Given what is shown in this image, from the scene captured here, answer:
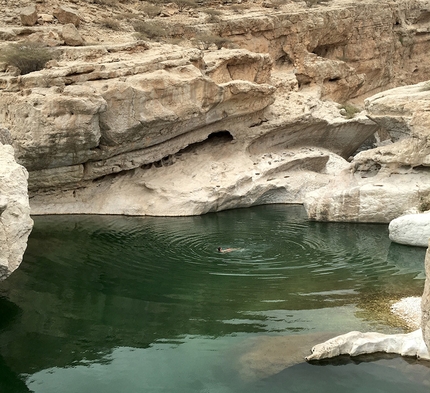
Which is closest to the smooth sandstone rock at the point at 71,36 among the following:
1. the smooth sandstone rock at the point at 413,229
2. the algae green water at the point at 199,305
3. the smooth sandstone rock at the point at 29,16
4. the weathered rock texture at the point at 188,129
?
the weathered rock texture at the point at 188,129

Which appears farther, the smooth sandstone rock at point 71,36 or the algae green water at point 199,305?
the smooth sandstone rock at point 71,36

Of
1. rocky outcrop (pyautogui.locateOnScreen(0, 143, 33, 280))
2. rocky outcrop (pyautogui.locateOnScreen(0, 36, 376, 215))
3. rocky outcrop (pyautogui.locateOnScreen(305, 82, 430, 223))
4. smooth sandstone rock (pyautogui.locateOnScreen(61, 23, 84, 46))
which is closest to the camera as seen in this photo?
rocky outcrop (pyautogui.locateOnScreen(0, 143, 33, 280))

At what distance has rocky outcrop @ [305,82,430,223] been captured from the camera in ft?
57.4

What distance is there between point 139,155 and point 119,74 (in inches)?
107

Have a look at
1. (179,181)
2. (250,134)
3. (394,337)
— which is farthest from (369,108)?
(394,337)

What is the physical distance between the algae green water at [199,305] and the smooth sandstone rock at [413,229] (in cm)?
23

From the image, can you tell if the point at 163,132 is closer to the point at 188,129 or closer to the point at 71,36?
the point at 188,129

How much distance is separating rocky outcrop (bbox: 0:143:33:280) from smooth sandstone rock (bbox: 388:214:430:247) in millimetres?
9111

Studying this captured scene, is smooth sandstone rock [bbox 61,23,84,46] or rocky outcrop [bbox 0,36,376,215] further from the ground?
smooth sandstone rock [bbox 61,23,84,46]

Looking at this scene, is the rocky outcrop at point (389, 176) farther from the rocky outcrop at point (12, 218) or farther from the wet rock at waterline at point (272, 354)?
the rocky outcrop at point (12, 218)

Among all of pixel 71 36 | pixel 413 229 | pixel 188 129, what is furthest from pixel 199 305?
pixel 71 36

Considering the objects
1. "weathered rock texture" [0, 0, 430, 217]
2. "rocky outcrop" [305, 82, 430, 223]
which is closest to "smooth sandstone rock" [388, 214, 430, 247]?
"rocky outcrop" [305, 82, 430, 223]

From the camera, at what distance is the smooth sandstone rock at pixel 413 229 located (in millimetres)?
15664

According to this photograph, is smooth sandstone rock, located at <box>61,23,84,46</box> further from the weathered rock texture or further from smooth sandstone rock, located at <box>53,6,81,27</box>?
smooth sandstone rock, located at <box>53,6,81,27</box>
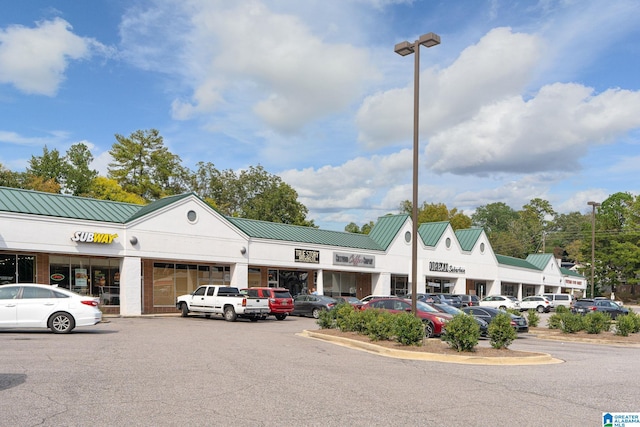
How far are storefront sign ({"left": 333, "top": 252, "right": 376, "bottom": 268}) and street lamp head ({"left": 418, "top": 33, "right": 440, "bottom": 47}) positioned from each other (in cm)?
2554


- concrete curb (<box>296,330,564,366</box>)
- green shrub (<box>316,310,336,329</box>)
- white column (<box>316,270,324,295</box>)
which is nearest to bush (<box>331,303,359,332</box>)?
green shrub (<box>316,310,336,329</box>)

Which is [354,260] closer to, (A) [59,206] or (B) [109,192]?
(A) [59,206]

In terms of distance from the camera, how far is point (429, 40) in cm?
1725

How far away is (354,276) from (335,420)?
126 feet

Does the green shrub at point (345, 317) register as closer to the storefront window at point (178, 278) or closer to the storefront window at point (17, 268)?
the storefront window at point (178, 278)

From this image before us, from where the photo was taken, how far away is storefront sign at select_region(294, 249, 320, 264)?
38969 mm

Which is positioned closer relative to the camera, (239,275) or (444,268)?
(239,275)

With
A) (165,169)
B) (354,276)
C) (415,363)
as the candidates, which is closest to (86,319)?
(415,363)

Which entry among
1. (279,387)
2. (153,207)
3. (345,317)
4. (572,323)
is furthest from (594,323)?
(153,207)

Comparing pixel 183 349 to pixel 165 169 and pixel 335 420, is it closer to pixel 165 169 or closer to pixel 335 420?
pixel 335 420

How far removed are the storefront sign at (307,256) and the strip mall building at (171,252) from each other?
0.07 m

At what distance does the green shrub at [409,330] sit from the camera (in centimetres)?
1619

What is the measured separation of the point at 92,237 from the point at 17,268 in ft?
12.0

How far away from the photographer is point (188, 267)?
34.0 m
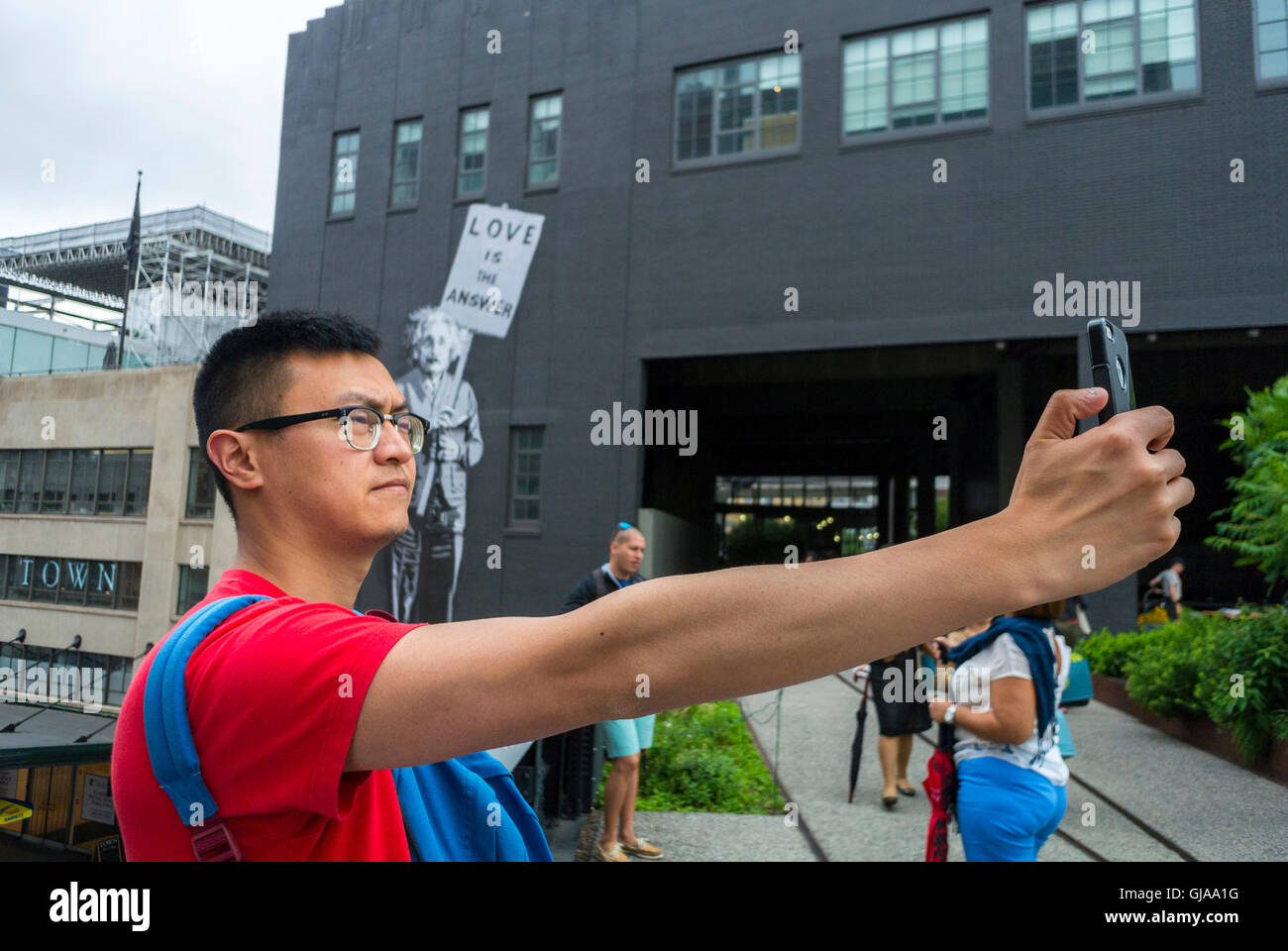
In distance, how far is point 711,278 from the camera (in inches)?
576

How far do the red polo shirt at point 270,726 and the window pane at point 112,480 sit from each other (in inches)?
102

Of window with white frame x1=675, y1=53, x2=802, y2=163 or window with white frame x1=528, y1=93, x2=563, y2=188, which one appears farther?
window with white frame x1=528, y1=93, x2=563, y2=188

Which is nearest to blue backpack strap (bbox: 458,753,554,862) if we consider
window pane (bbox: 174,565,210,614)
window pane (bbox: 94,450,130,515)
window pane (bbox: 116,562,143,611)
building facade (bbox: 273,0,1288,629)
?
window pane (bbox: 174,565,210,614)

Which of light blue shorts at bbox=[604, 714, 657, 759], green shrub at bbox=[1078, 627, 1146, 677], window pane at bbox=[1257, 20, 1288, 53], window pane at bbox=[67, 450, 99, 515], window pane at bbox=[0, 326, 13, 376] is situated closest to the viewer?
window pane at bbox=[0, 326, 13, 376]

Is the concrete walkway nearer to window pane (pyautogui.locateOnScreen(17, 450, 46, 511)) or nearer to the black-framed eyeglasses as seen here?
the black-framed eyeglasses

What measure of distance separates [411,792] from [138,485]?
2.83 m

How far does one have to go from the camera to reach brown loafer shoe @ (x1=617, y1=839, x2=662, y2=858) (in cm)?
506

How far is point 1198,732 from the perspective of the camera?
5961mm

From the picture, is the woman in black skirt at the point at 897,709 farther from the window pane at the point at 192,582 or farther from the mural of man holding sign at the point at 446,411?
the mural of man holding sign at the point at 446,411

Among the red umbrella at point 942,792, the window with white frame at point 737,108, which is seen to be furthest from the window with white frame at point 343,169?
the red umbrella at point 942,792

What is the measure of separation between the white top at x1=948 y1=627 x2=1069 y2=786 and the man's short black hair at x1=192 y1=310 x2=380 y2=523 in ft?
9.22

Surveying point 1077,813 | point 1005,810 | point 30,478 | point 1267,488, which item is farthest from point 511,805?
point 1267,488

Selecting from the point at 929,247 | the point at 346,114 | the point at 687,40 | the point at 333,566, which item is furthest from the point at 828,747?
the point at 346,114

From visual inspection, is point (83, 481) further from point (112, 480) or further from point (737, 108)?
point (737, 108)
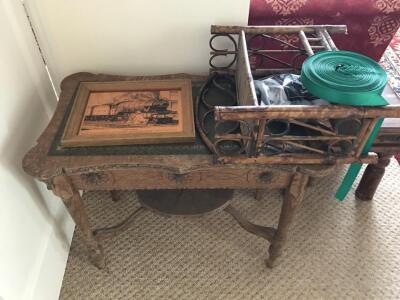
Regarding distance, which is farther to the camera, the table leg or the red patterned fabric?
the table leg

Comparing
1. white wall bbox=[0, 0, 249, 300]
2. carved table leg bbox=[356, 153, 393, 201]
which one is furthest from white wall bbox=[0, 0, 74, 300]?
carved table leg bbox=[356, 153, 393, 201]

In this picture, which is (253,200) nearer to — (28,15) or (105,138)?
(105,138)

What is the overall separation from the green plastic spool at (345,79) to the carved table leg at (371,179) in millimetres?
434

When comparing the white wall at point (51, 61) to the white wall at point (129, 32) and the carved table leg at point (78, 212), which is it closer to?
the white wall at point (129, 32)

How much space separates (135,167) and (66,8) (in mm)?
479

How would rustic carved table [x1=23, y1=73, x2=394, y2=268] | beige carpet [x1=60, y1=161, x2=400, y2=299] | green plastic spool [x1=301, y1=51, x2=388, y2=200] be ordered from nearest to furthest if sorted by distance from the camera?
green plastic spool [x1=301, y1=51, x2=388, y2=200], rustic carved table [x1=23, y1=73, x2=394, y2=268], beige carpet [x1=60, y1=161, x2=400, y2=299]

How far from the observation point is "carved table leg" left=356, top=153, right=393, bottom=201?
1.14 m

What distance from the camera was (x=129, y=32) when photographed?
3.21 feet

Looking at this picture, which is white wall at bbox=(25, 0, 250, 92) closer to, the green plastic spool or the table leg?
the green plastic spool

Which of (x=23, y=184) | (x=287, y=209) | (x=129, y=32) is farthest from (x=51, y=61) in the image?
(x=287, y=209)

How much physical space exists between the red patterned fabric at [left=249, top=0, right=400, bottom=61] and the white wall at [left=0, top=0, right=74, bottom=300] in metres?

*-*-*

Written exercise:
Can you rename "red patterned fabric" to "red patterned cloth" in the stretch from the line containing "What is the overall" through the end of the listing, giving those lines again with nothing else altered?

Answer to the exercise:
What is the overall separation from the green plastic spool at (345,79) to the carved table leg at (371,179) in millimetres?
434

When comparing the white wall at point (51, 61) to the white wall at point (129, 32) and the carved table leg at point (78, 212), which is it closer to?
the white wall at point (129, 32)

How much space separates (135,167) and (66,8) (in mm)?
479

How would rustic carved table [x1=23, y1=73, x2=394, y2=268] | beige carpet [x1=60, y1=161, x2=400, y2=299] | green plastic spool [x1=301, y1=51, x2=388, y2=200] be ordered from nearest to furthest if sorted by distance from the camera?
green plastic spool [x1=301, y1=51, x2=388, y2=200], rustic carved table [x1=23, y1=73, x2=394, y2=268], beige carpet [x1=60, y1=161, x2=400, y2=299]

How far from the observation point is "carved table leg" left=356, top=153, right=393, bottom=201?
1.14 m

What distance from the camera was (x=129, y=32) when photographed?
3.21 feet

Looking at this picture, which is white wall at bbox=(25, 0, 250, 92) closer to, the green plastic spool or the table leg?
the green plastic spool

Which of (x=23, y=184) | (x=287, y=209) | (x=129, y=32) is farthest from (x=51, y=61) in the image?
(x=287, y=209)

How much physical space exists between the red patterned cloth at [left=249, top=0, right=400, bottom=61] and the white wall at [left=0, top=0, right=74, bottom=300] in metres?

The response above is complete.